**Travail demandé:**
a. Recopiez fidèlement le passage du texte sur la mémoire des attentats qui va de "Dominique Kielemoës (13onze15 : Fraternité" jusqu'à "qu’est le terrorisme.".
b. Rédigez la suite du texte sur la mémoire des attentats, en reprenant juste après sa dernière phrase.

**Extrait du document:**
————
Dominique Kielemoës (13onze15 : Fraternité et vérité) : Nous voulons continuer à réfléchir collectivement à ce que ces attentats disent de notre société. Notre mission reste vivante : le futur Musée-mémorial du terrorisme, notamment, devra jouer un rôle éducatif auprès des jeunes générations pour faire comprendre ce qu’est le terrorisme.

Dix ans après, comment faire vivre la mémoire des attentats ?

Arthur Dénouveaux : La mémoire est un pilier fondateur. Mais notre souhait, c’est qu’elle puisse vivre sans nous. Nous sommes heureux de témoigner dans les écoles, de donner des conférences, mais nous ne voulons pas être les seuls dépositaires de ce souvenir. Pour cela, il faut que cette mémoire s’inscrive dans des institutions pérennes – comme le jardin mémoriel de la place Saint-Gervais (Paris Centre) ou le futur Musée-mémorial du terrorisme (NDLR : il devrait ouvrir en 2030 dans l'ancienne caserne militaire Lourcine (13e)) – et qu’elle devienne un savoir partagé, intégré dans les manuels, dans les programmes scolaires.

La mémoire, c’est ce qui empêche que la barbarie recommence.

Fatime Boulouird
rescapée du bataclan et membre de l’association life for Paris
Fatime Boulouird : Il est primordial que la mémoire des victimes soit honorée dignement et que le traumatisme ne soit pas oublié. Pour moi, mémoire, soutien et transmission sont indissociables. La mémoire, c’est ce qui empêche que la barbarie recommence. Mais chacun la vit différemment : certains veulent tourner la page, d’autres pas. Personnellement, je ressens toujours la peur dans certains gestes du quotidien, mais je trouve beau que les gens continuent à vivre et à sortir. C’est la meilleure preuve que les terroristes n’ont pas gagné.
Philippe Duperron : La mémoire reste l’un des volets de notre action. Pour que l’on n’oublie jamais cette soirée du 13 Novembre, qui a fait 130 morts, sans compter les victimes indirectes, comme Guillaume Valette et Fred Dewilde, qui ont mis fin à leurs jours par la suite. Nous la faisons vivre à travers des cérémonies, mais aussi par la réflexion : le 4 novembre, nous organisons une journée de rencontres à la Maison de la chimie (7e), avec des tables rondes sur la mémoire, les causes et les effets du terrorisme et la création artistique. C’est une façon d’ancrer cette mémoire dans la société, de la rendre vivante et citoyenne. De toute façon, il est clair que ces attentats terroristes font désormais partie de l’histoire.
————
**Données extraites:**
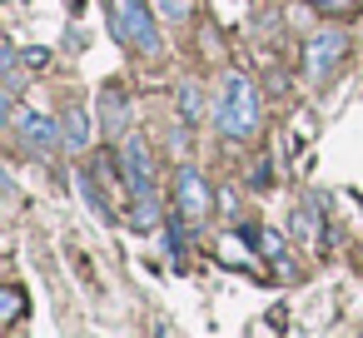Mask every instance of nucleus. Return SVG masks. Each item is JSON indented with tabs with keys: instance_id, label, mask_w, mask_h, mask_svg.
<instances>
[{
	"instance_id": "obj_1",
	"label": "nucleus",
	"mask_w": 363,
	"mask_h": 338,
	"mask_svg": "<svg viewBox=\"0 0 363 338\" xmlns=\"http://www.w3.org/2000/svg\"><path fill=\"white\" fill-rule=\"evenodd\" d=\"M214 125H219L224 140L254 135V125H259V90H254L249 75L234 70V75L219 80V95H214Z\"/></svg>"
},
{
	"instance_id": "obj_2",
	"label": "nucleus",
	"mask_w": 363,
	"mask_h": 338,
	"mask_svg": "<svg viewBox=\"0 0 363 338\" xmlns=\"http://www.w3.org/2000/svg\"><path fill=\"white\" fill-rule=\"evenodd\" d=\"M110 26H115V40H125L130 50L160 55V30L140 0H110Z\"/></svg>"
},
{
	"instance_id": "obj_3",
	"label": "nucleus",
	"mask_w": 363,
	"mask_h": 338,
	"mask_svg": "<svg viewBox=\"0 0 363 338\" xmlns=\"http://www.w3.org/2000/svg\"><path fill=\"white\" fill-rule=\"evenodd\" d=\"M120 164H125L130 194L140 199V209H145V219H150V204H155V154H150V145L130 135V140H125V154H120Z\"/></svg>"
},
{
	"instance_id": "obj_4",
	"label": "nucleus",
	"mask_w": 363,
	"mask_h": 338,
	"mask_svg": "<svg viewBox=\"0 0 363 338\" xmlns=\"http://www.w3.org/2000/svg\"><path fill=\"white\" fill-rule=\"evenodd\" d=\"M343 55H348V35L343 30H318L308 40V50H303V75L308 80H328Z\"/></svg>"
},
{
	"instance_id": "obj_5",
	"label": "nucleus",
	"mask_w": 363,
	"mask_h": 338,
	"mask_svg": "<svg viewBox=\"0 0 363 338\" xmlns=\"http://www.w3.org/2000/svg\"><path fill=\"white\" fill-rule=\"evenodd\" d=\"M11 125H16V135H21L30 150H40V154H50L55 145H65V135H55V120H50V115H35V110H11Z\"/></svg>"
},
{
	"instance_id": "obj_6",
	"label": "nucleus",
	"mask_w": 363,
	"mask_h": 338,
	"mask_svg": "<svg viewBox=\"0 0 363 338\" xmlns=\"http://www.w3.org/2000/svg\"><path fill=\"white\" fill-rule=\"evenodd\" d=\"M209 204H214V199H209V184H204L194 169H179V214H184L189 224H199V219L209 214Z\"/></svg>"
},
{
	"instance_id": "obj_7",
	"label": "nucleus",
	"mask_w": 363,
	"mask_h": 338,
	"mask_svg": "<svg viewBox=\"0 0 363 338\" xmlns=\"http://www.w3.org/2000/svg\"><path fill=\"white\" fill-rule=\"evenodd\" d=\"M100 110H105V135L120 140V130L130 125V100L120 95V85H105L100 90Z\"/></svg>"
},
{
	"instance_id": "obj_8",
	"label": "nucleus",
	"mask_w": 363,
	"mask_h": 338,
	"mask_svg": "<svg viewBox=\"0 0 363 338\" xmlns=\"http://www.w3.org/2000/svg\"><path fill=\"white\" fill-rule=\"evenodd\" d=\"M85 140H90V120H85V110H70V120H65V150L80 154Z\"/></svg>"
},
{
	"instance_id": "obj_9",
	"label": "nucleus",
	"mask_w": 363,
	"mask_h": 338,
	"mask_svg": "<svg viewBox=\"0 0 363 338\" xmlns=\"http://www.w3.org/2000/svg\"><path fill=\"white\" fill-rule=\"evenodd\" d=\"M179 105H184V120L194 125V120H199V90H194V85H184V90H179Z\"/></svg>"
},
{
	"instance_id": "obj_10",
	"label": "nucleus",
	"mask_w": 363,
	"mask_h": 338,
	"mask_svg": "<svg viewBox=\"0 0 363 338\" xmlns=\"http://www.w3.org/2000/svg\"><path fill=\"white\" fill-rule=\"evenodd\" d=\"M155 6H160L164 21H184L189 16V0H155Z\"/></svg>"
},
{
	"instance_id": "obj_11",
	"label": "nucleus",
	"mask_w": 363,
	"mask_h": 338,
	"mask_svg": "<svg viewBox=\"0 0 363 338\" xmlns=\"http://www.w3.org/2000/svg\"><path fill=\"white\" fill-rule=\"evenodd\" d=\"M21 303H26V298H21V288H6V298H0V308H6V318H16V313H21Z\"/></svg>"
},
{
	"instance_id": "obj_12",
	"label": "nucleus",
	"mask_w": 363,
	"mask_h": 338,
	"mask_svg": "<svg viewBox=\"0 0 363 338\" xmlns=\"http://www.w3.org/2000/svg\"><path fill=\"white\" fill-rule=\"evenodd\" d=\"M294 229H298V239H313V219L308 214H294Z\"/></svg>"
},
{
	"instance_id": "obj_13",
	"label": "nucleus",
	"mask_w": 363,
	"mask_h": 338,
	"mask_svg": "<svg viewBox=\"0 0 363 338\" xmlns=\"http://www.w3.org/2000/svg\"><path fill=\"white\" fill-rule=\"evenodd\" d=\"M358 259H363V249H358Z\"/></svg>"
}]
</instances>
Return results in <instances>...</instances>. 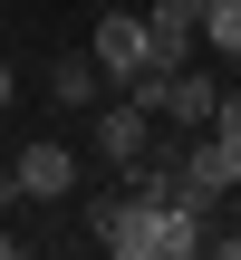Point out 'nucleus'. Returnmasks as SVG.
<instances>
[{
    "mask_svg": "<svg viewBox=\"0 0 241 260\" xmlns=\"http://www.w3.org/2000/svg\"><path fill=\"white\" fill-rule=\"evenodd\" d=\"M0 39H10V29H0Z\"/></svg>",
    "mask_w": 241,
    "mask_h": 260,
    "instance_id": "12",
    "label": "nucleus"
},
{
    "mask_svg": "<svg viewBox=\"0 0 241 260\" xmlns=\"http://www.w3.org/2000/svg\"><path fill=\"white\" fill-rule=\"evenodd\" d=\"M97 87H106V77H97V58H87V48L48 68V106H97Z\"/></svg>",
    "mask_w": 241,
    "mask_h": 260,
    "instance_id": "5",
    "label": "nucleus"
},
{
    "mask_svg": "<svg viewBox=\"0 0 241 260\" xmlns=\"http://www.w3.org/2000/svg\"><path fill=\"white\" fill-rule=\"evenodd\" d=\"M10 96H19V77H10V58H0V106H10Z\"/></svg>",
    "mask_w": 241,
    "mask_h": 260,
    "instance_id": "10",
    "label": "nucleus"
},
{
    "mask_svg": "<svg viewBox=\"0 0 241 260\" xmlns=\"http://www.w3.org/2000/svg\"><path fill=\"white\" fill-rule=\"evenodd\" d=\"M87 58H97V77H145V68H155V48H145V10H106L97 39H87Z\"/></svg>",
    "mask_w": 241,
    "mask_h": 260,
    "instance_id": "2",
    "label": "nucleus"
},
{
    "mask_svg": "<svg viewBox=\"0 0 241 260\" xmlns=\"http://www.w3.org/2000/svg\"><path fill=\"white\" fill-rule=\"evenodd\" d=\"M97 154L126 174V164H145L155 154V116L135 106V96H116V106H97Z\"/></svg>",
    "mask_w": 241,
    "mask_h": 260,
    "instance_id": "4",
    "label": "nucleus"
},
{
    "mask_svg": "<svg viewBox=\"0 0 241 260\" xmlns=\"http://www.w3.org/2000/svg\"><path fill=\"white\" fill-rule=\"evenodd\" d=\"M0 260H10V232H0Z\"/></svg>",
    "mask_w": 241,
    "mask_h": 260,
    "instance_id": "11",
    "label": "nucleus"
},
{
    "mask_svg": "<svg viewBox=\"0 0 241 260\" xmlns=\"http://www.w3.org/2000/svg\"><path fill=\"white\" fill-rule=\"evenodd\" d=\"M222 174H232V193H241V145H222Z\"/></svg>",
    "mask_w": 241,
    "mask_h": 260,
    "instance_id": "8",
    "label": "nucleus"
},
{
    "mask_svg": "<svg viewBox=\"0 0 241 260\" xmlns=\"http://www.w3.org/2000/svg\"><path fill=\"white\" fill-rule=\"evenodd\" d=\"M0 203H19V174H10V164H0Z\"/></svg>",
    "mask_w": 241,
    "mask_h": 260,
    "instance_id": "9",
    "label": "nucleus"
},
{
    "mask_svg": "<svg viewBox=\"0 0 241 260\" xmlns=\"http://www.w3.org/2000/svg\"><path fill=\"white\" fill-rule=\"evenodd\" d=\"M10 174H19V203H68V193H77V154H68L58 135L19 145V154H10Z\"/></svg>",
    "mask_w": 241,
    "mask_h": 260,
    "instance_id": "3",
    "label": "nucleus"
},
{
    "mask_svg": "<svg viewBox=\"0 0 241 260\" xmlns=\"http://www.w3.org/2000/svg\"><path fill=\"white\" fill-rule=\"evenodd\" d=\"M203 135H213V145H241V87L213 96V125H203Z\"/></svg>",
    "mask_w": 241,
    "mask_h": 260,
    "instance_id": "7",
    "label": "nucleus"
},
{
    "mask_svg": "<svg viewBox=\"0 0 241 260\" xmlns=\"http://www.w3.org/2000/svg\"><path fill=\"white\" fill-rule=\"evenodd\" d=\"M87 232H97V251H116V260H193L213 222H203V212H184V203L97 193V203H87Z\"/></svg>",
    "mask_w": 241,
    "mask_h": 260,
    "instance_id": "1",
    "label": "nucleus"
},
{
    "mask_svg": "<svg viewBox=\"0 0 241 260\" xmlns=\"http://www.w3.org/2000/svg\"><path fill=\"white\" fill-rule=\"evenodd\" d=\"M203 39L222 58H241V0H203Z\"/></svg>",
    "mask_w": 241,
    "mask_h": 260,
    "instance_id": "6",
    "label": "nucleus"
}]
</instances>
————
**Corrigé:**
a.
Dominique Kielemoës (13onze15 : Fraternité et vérité) : Nous voulons continuer à réfléchir collectivement à ce que ces attentats disent de notre société. Notre mission reste vivante : le futur Musée-mémorial du terrorisme, notamment, devra jouer un rôle éducatif auprès des jeunes générations pour faire comprendre ce qu’est le terrorisme.

b.
Quel est le rôle de Paris dans ce devoir de mémoire ?

Arthur Dénouveaux : La Ville a joué un rôle majeur. Le jardin mémoriel est un symbole fort : un lieu de vie, de pédagogie, de transmission. Il permet de parler des victimes, de rappeler ce qu’il s’est passé, sans tristesse excessive. Sa conception a été le fruit d’une coconstruction entre associations, victimes, architectes, élus. C’est la preuve que nous ne sommes plus des victimes passives, mais des acteurs.

Voir les jeunes Parisiens boire des verres en terrasse, c’est une forme de victoire.

Philippe Duperron
Président de l’association 13onze15 : Fraternité et vérité
Philippe Duperron : Ce jardin coche toutes les cases : il parle de mémoire, mais aussi d’espoir. Outre ce lieu, le travail de préservation des hommages aux victimes des Archives de Paris (19e), les expositions comme celle du musée Carnavalet (Paris Centre), les travaux de chercheurs, la participation à la Journée nationale d’hommage aux victimes du terrorisme (le 11 mars), les cérémonies et les commémorations des attentats du 13 novembre 2015, les événements programmés pour les dix ans… permettent à la capitale de faire vivre ce souvenir. Et au-delà de la mémoire, il y a la vie : voir les jeunes Parisiens boire des verres en terrasse – même si le mot « terrasse » reste chargé –, c’est une forme de victoire.